◆ **Quoted passage**

DISCLAIMER: For any patients reading, please know that this was written with other therapists as the intended audience. That doesn’t mean it isn’t for you, though! I encourage you to keep reading if you want to and I also encourage you, if you have questions or curiosities for your therapist (whether that’s me or someone else) regarding what you encounter here, to bring it up in your sessions!
Encountering teletherapy concentration fatigue.
Adjusting to practicing entirely virtually has not come without its hitches (and in the case of overloaded platform servers, glitches). After the initial manic scrambling of transitioning wore off, I and many of my colleagues found ourselves in new territories regarding practicing and providing emotional attunement over.
At the Wright Institute Los Angeles (WILA), trainees most often stay for two years for training. As WILA is a psychoanalytic psychotherapy clinic and thus the therapy provided is aimed to last several years, that means that most long-term treatments are in their infancy for those trainees. Specifically in my own training here, I have been working with my patients at WILA for no more than a year. Our familiarity with the nuances of each other are just beginning, and now we have two screens and a satellite between us. You could say that it’s less than ideal.
At first I felt fatigued. Not only from the load of my own adjustment, but also from the process of conducting therapy. The degree of attunement I had with my patients mostly maintained itself, patient-to-patient, but across relationships I felt the requirements for concentration increase. How was I going to perform the essential task of listening to my patients closely and deeply when we weren’t even in real time and space with one another?

[Stored data]

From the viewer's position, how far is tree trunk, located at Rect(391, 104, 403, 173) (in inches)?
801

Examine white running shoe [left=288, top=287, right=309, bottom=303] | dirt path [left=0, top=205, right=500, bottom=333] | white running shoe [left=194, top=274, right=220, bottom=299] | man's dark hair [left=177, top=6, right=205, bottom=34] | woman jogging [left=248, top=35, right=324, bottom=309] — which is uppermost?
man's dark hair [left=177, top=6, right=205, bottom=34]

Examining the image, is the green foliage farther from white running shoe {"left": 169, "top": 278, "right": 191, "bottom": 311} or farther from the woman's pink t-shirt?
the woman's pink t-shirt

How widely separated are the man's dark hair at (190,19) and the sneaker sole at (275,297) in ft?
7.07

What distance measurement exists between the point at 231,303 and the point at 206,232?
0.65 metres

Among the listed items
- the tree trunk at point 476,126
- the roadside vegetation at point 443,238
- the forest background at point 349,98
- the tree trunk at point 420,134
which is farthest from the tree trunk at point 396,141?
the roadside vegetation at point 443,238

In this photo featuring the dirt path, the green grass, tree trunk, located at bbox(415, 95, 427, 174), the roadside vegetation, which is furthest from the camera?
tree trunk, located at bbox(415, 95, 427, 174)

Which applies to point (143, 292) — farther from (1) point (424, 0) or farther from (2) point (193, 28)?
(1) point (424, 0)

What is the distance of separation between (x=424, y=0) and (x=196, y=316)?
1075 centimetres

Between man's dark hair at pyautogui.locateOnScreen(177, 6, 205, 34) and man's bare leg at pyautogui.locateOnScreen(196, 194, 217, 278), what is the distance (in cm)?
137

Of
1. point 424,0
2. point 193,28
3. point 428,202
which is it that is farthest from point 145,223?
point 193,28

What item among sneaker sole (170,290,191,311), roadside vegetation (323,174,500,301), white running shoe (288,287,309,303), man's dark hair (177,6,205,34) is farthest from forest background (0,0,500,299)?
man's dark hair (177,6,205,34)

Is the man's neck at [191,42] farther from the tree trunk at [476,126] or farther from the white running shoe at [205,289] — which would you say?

◆ **Explore the material**
A: In the teletherapy essay, how long do trainees at the Wright Institute Los Angeles most often stay for training?
B: Write the next paragraph of the teletherapy essay, picking up after its final question.
The stored data lines are separate material, unrelated to the teletherapy essay.

◆ **Per-task answers**
A: Two years.

B:
Wilfred Bion contributed, among other things, the concept of maternal reverie as essential to the development of the infant and, in turn, the use of states of reverie in the analyst as essential to the process of psychoanalysis. Reverie, to provide a blunt definition, can be understood as a fugue-like state of receptivity that the mother enters in order to receive important communications from the infant. In other words, the mother enters a mental space of no expectations or concrete thoughts or agenda of her own in order to be fully open to whatever her infant needs to tell her. In psychoanalytic and psychodynamic treatment, reverie is used to help the patient think about and understand their experience(s).
Finding and experimenting with reverie.
I didn’t just remember Bion. Rather, I found myself in session entering into a reverie with one of my patients. Unbeknownst to me, I had let myself relax my attempts to concentrate and found myself listening in a deeper way than before. A reverie! That is, I spontaneously allowed myself to just be instead of making concerted efforts to provide something, and it was useful.
Improving concentration and relaxing into reverie.
By no means am I advocating for the abandonment of intentional concentration. In fact, I have found concentration meditation to be helpful in strengthening this muscle. However, I have found that combining improved concentration with the cultivation of reverie has been helpful for me as I continue my process of adjustment to teletherapy.